Statistical inference requires that samples be drawn in ways that allow valid generalization to the population. Simple random sampling (SRS) gives every individual an equal chance of selection and is the theoretical gold standard. Stratified sampling divides the population into subgroups and samples each stratum, improving precision when groups differ. Cluster and systematic sampling are practical alternatives. Non-probability methods (convenience, voluntary response) introduce bias that cannot be corrected by increasing sample size.
Design a study: ask students to estimate average sleep hours for the school. How would they sample? Walk through each method's implementation and flaws. Emphasize that randomization is the key to valid inference, not sample size alone.
You already know the distinction between a sample and a population. Now the question becomes: how should you draw that sample? The answer matters enormously, because the validity of every inference you make depends on it. The central insight of this topic is that randomization — not sample size — is what makes inference valid.

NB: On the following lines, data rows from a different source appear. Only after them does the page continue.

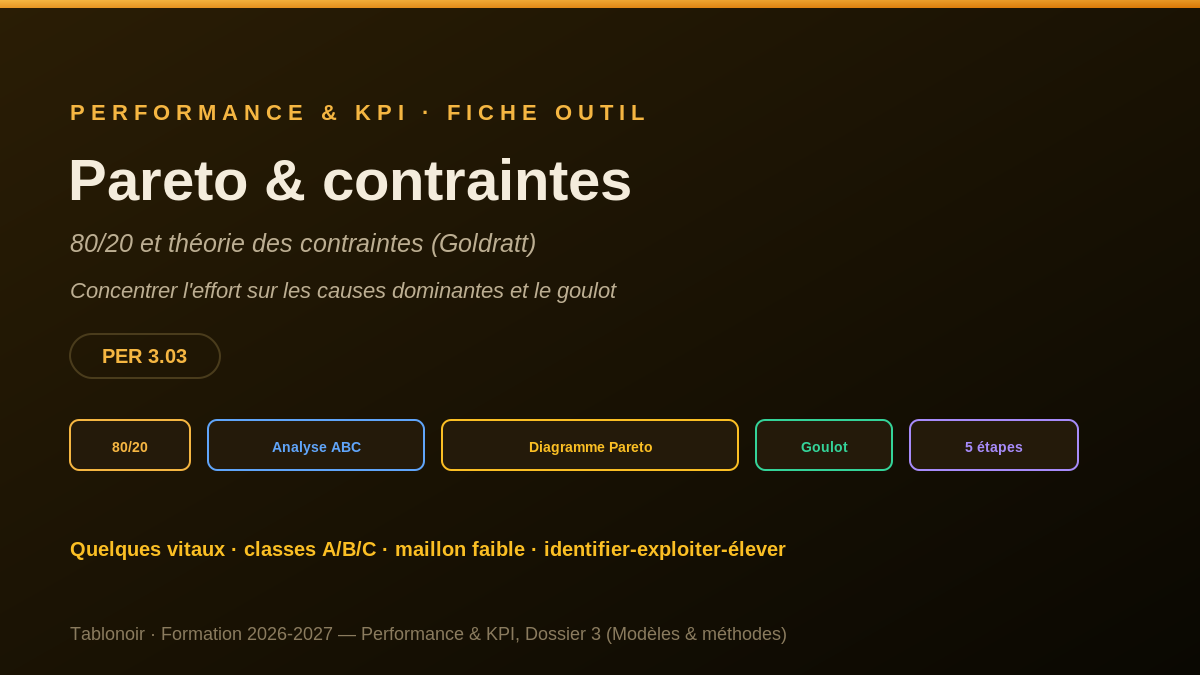 PERFORMANCE & KPI · FICHE OUTIL

Pareto & contraintes

80/20 et théorie des contraintes (Goldratt)

Concentrer l'effort sur les causes dominantes et le goulot

PER 3.03

80/20

Analyse ABC

Diagramme Pareto

Goulot

5 étapes

Quelques vitaux · classes A/B/C · maillon faible · identifier-exploiter-élever

Tablonoir · Formation 2026-2027 — Performance & KPI, Dossier 3 (Modèles & méthodes)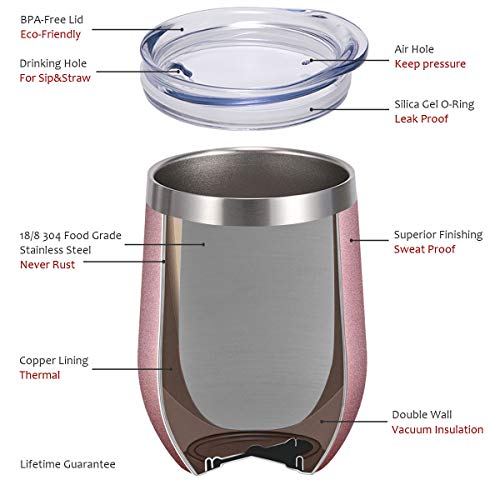 BPA-Free Lid
Eco-Friendly

Drinking Hole
For Sip&Straw

Air Hole
Keep pressure

Silica Gel O-Ring
Leak Proof

18/8 304 Food Grade Stainless Steel
Never Rust

Superior Finishing
Sweat Proof

Copper Lining
Thermal

Double Wall
Vacuum Insulation

Lifetime Guarantee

Simple random sampling (SRS) is the theoretical foundation. Every individual in the population has an equal probability of selection, and every possible sample of size n is equally likely. This guarantees that the sample is an unbiased representation of the population in the precise sense that the expected value of any sample statistic equals the corresponding population parameter. SRS is the gold standard against which all other methods are judged. In practice, drawing a true SRS requires a complete list of the population and a mechanism for random selection, which is often expensive or logistically impossible — motivating the alternatives.

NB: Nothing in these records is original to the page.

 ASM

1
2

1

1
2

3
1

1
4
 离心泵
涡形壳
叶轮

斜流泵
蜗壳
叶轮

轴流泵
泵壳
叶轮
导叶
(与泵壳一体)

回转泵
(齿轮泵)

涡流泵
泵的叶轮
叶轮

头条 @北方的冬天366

Real-world sampling often requires modifications. Stratified sampling divides the population into mutually exclusive subgroups (strata) — say, age groups or geographic regions — and draws a separate random sample from each stratum. When strata differ substantially in the quantity being measured, stratification reduces variance and improves precision compared to SRS of the same total size. Cluster sampling works differently: divide the population into clusters (schools, city blocks), randomly select entire clusters, and study every individual within selected clusters. This is cheaper when populations are geographically dispersed but introduces more variability because individuals within a cluster tend to be similar. Systematic sampling picks every kth individual from an ordered list — easy to implement, but vulnerable if there is a periodic pattern in the list that aligns with the sampling interval.

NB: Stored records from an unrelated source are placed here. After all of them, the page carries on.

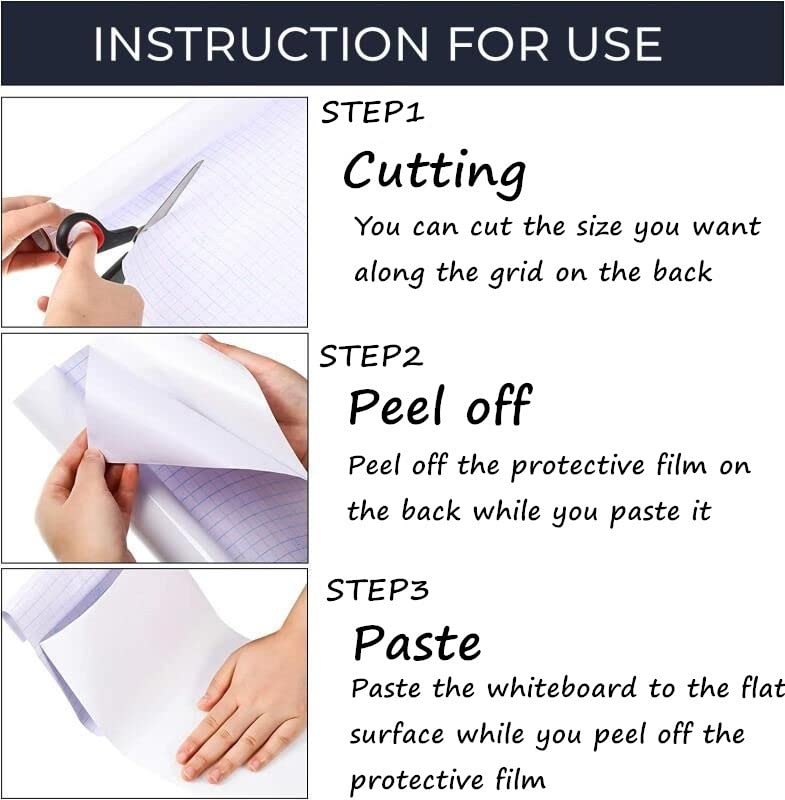 INSTRUCTION FOR USE

STEP1

Cutting

You can cut the size you want along the grid on the back

STEP2

Peel off

Peel off the protective film on the back while you paste it

STEP3

Paste

Paste the whiteboard to the flat surface while you peel off the protective film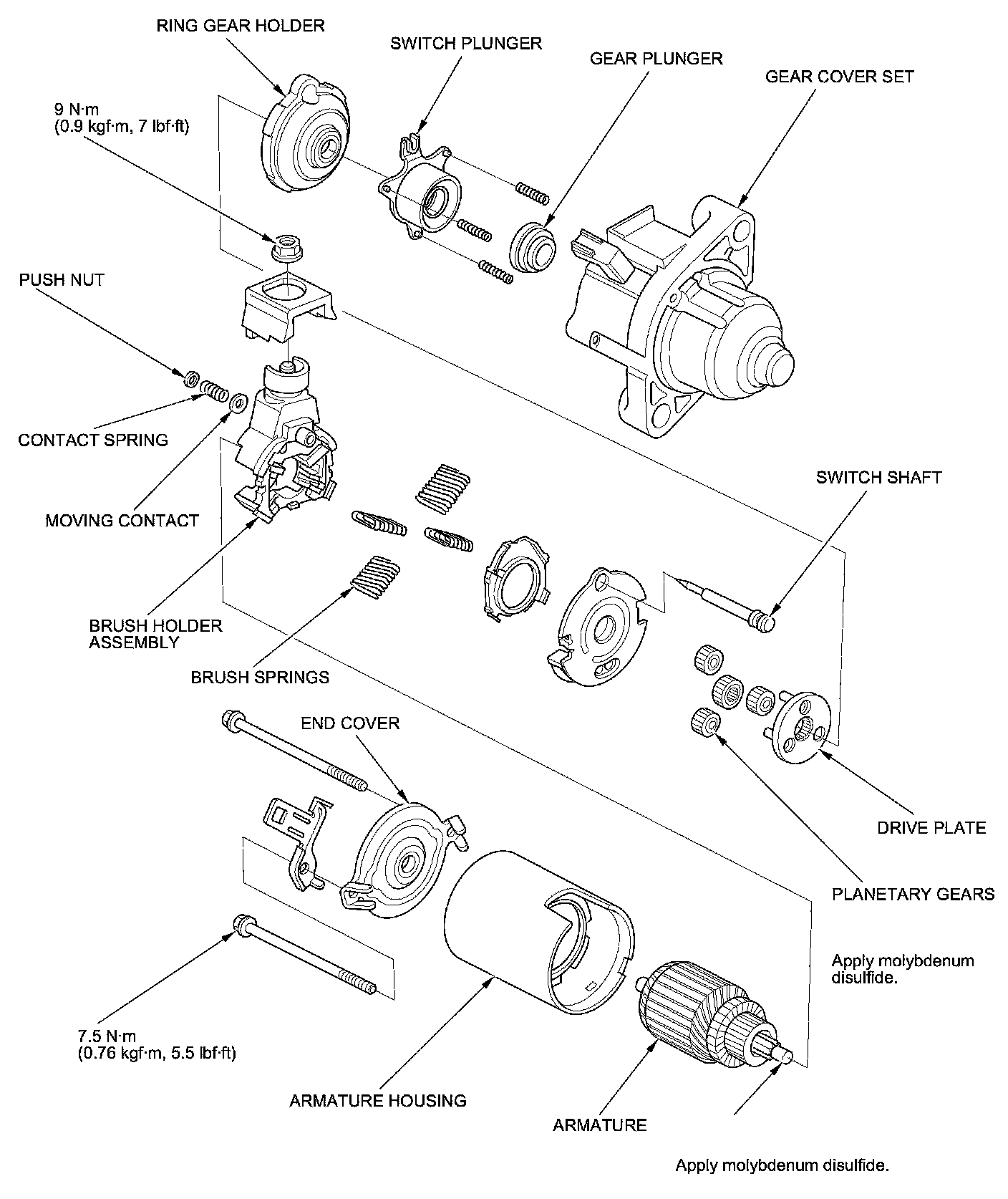 RING GEAR HOLDER

SWITCH PLUNGER

GEAR PLUNGER

GEAR COVER SET

9 N·m
(0.9 kgf·m, 7 lbf·ft)

PUSH NUT

CONTACT SPRING

MOVING CONTACT

SWITCH SHAFT

BRUSH HOLDER ASSEMBLY

BRUSH SPRINGS

END COVER

DRIVE PLATE

PLANETARY GEARS

Apply molybdenum disulfide.

7.5 N·m
(0.76 kgf·m, 5.5 lbf·ft)

ARMATURE HOUSING

ARMATURE

Apply molybdenum disulfide.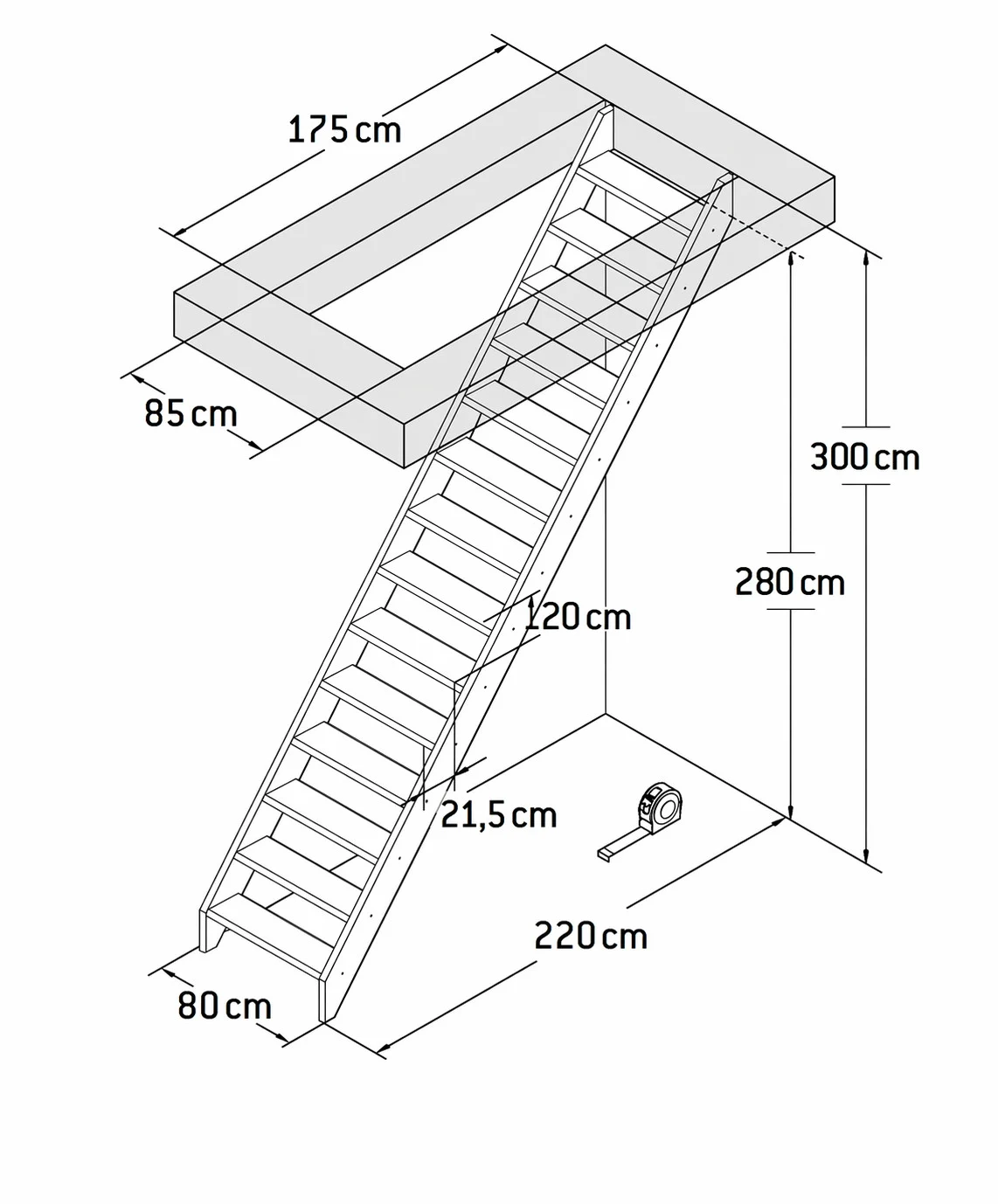 175 cm

85 cm

300 cm

280 cm

120 cm

21,5 cm

220 cm

80 cm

The critical danger is non-probability sampling: convenience samples (whoever is easy to reach) and voluntary response samples (whoever chooses to respond). These introduce bias that cannot be reduced by increasing n. A famous cautionary tale is the 1936 Literary Digest poll predicting Landon over Roosevelt — they mailed surveys to millions drawn from phone books and car registrations, which over-represented wealthy Republicans. Gallup sampled only a few thousand using probability methods and correctly predicted Roosevelt's landslide. The lesson: a large biased sample is worse than a small random one, because a bigger biased sample just gives you a more confident wrong answer.